NT Dung 1,2,, CA Tuan 1,2, NN Lam 1,2, NM Duc 1,2, LQ Chieu 1,2
PMCID: PMC12954721  PMID: 41782770

SUMMARY

This study aims to identify prognostic factors influencing mortality among work-related burn patients in Northern Vietnam. A retrospective cohort study was conducted on 395 work-related burn patients admitted to the Vietnam National Burn Hospital (VNBH) from January 1 to December 31, 2023. Patient data were extracted from the VNBH electronic database, including demographic characteristics, burn severity, first aid interventions, comorbidities, clinical signs, and blood biomarkers. Univariate and multivariate logistic regression analyses were applied to determine independent predictors of mortality. The study population comprised 310 men (78.5%) and 85 women (21.5%), with a mean age of 36.7±12.9 years. Most patients were workers (87.9%) and resided in rural areas (52.7%).
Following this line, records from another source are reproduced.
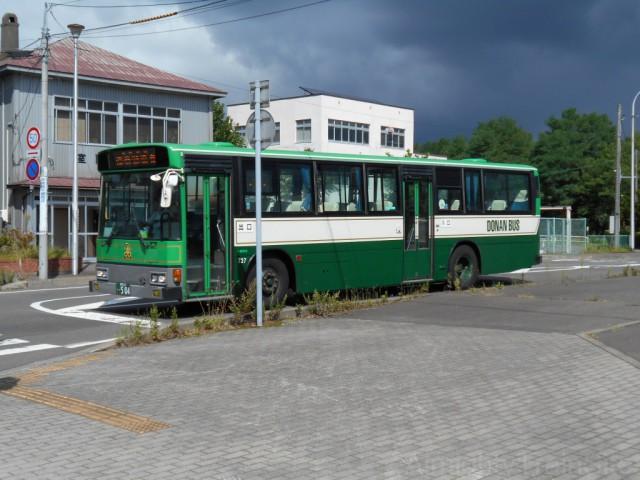 muroran-bus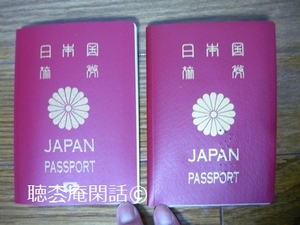 パスポートの更新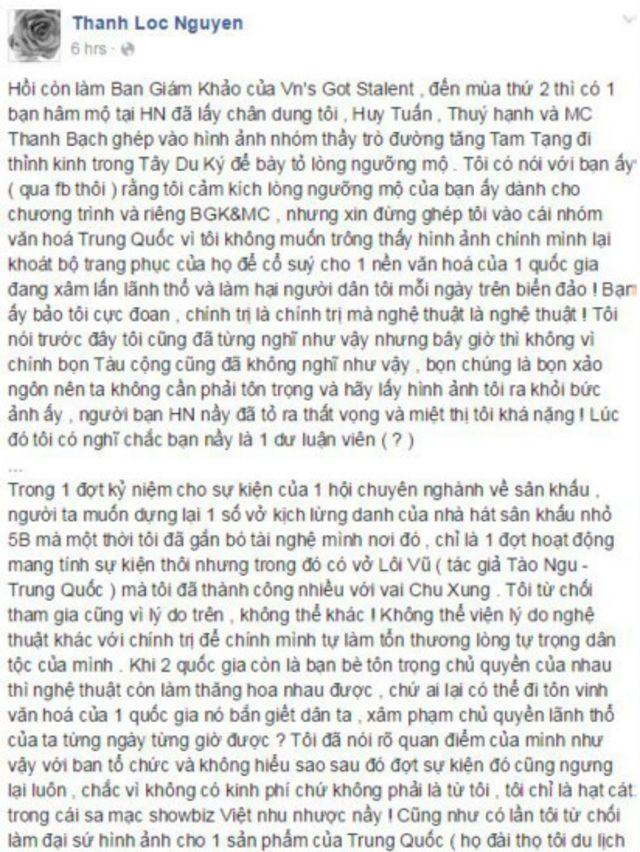 Nghệ sĩ Thành Lộc viết trên Facebook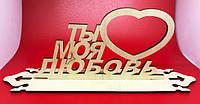 Деревянные заготовки ко дню св. валентина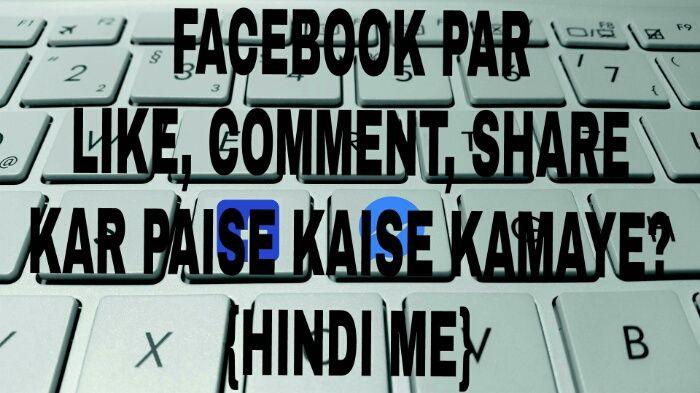 Online पैसे कैसे कमाए,facebook से पैसे कैसे कमाए,ONLINE PAISE KAMAYE FACEBOOK पर LIKE,COMMENT, SHARE करके,VISION HINDI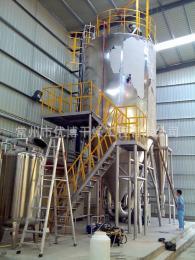 LPG-100果浆高速离心喷雾干燥机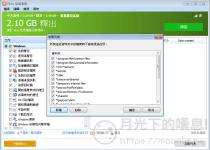 系統清理工具 Glary Disk Cleaner 專業系統清道夫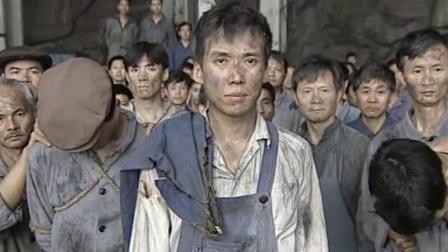 红岩:工人捉到国民党叛贼,魏科长还狡辩,一个物品说明一切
The predominant causes of burns were flames (46.1%) and electrical injuries (34.4%). The majority of patients (74.4%) sustained full-thickness burns, with 50.4% having a total burn surface area (TBSA) <20%. The overall mortality rate was 12.2%. Univariate analysis identified significant associations between mortality and fluid resuscitation (p=0.01), burn shock (p<0.001), facial burns (p<0.05), inhalation injury (p<0.001), full-thickness burns >20% (p<0.001), and complications (p<0.001). Multivariate analysis revealed that incorrect or absent fluid resuscitation (OR=2.3), burn shock (OR=3.7), facial burns (OR=3.5), neuropathy (OR=5.1), respiratory disease (OR=3.3), full-thickness burns (21-49%) (OR=4.2), serum glucose ≥9 mmol/L (OR=3.0), inhalation injury (OR=7.3), and full-thickness burns >50% (OR=6.7) were significant independent predictors of mortality (p<0.05). Work-related burn injuries remain a significant occupational hazard in Northern Vietnam. Factors such as inhalation injury, extensive full-thickness burns, burn shock and hyperglycemia substantially increase mortality risk. Early and appropriate fluid resuscitation, improved first aid measures, and better management of comorbidities are crucial for improving survival rates.
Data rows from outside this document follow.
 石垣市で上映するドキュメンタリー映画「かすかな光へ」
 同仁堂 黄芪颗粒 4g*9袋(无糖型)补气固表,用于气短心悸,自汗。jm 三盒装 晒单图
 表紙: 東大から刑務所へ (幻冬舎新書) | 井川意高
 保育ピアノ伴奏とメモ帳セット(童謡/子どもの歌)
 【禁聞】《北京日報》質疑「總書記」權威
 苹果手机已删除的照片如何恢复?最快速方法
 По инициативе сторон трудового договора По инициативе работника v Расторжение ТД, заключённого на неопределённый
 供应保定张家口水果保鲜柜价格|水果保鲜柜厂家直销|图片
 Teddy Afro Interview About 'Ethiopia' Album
Keywords: work-related burns, mortality predictor, multivariate analysis

Introduction

Burn injuries are a critical public health issue worldwide, with work-related burns contributing significantly to morbidity and mortality. According to the World Health Organization (WHO), burn injuries account for approximately 180,000 deaths annually, with the majority occurring in low- and middle-income countries.1 In industrialized nations, occupational burns represent 20–30% of all burn admissions, whereas in developing countries, this proportion is even higher due to inadequate workplace safety measures.2,3

Vietnam has experienced rapid industrial growth, leading to an increase in occupational hazards. Recent national health reports indicate that work-related burns constitute 25-35% of all burn cases admitted to major hospitals, with mortality rates ranging from 8% to 15%, depending on injury severity and pre-hospital care.4,5 The northern region of Vietnam, which is home to major industrial zones such as Bac Ninh, Hai Phong and Quang Ninh, has seen a significant rise in burn-related injuries due to the rapid expansion of manufacturing, construction and mining industries.6,7 Work environments such as construction sites, factories and chemical processing plants pose a significant risk of thermal, electrical and chemical burns.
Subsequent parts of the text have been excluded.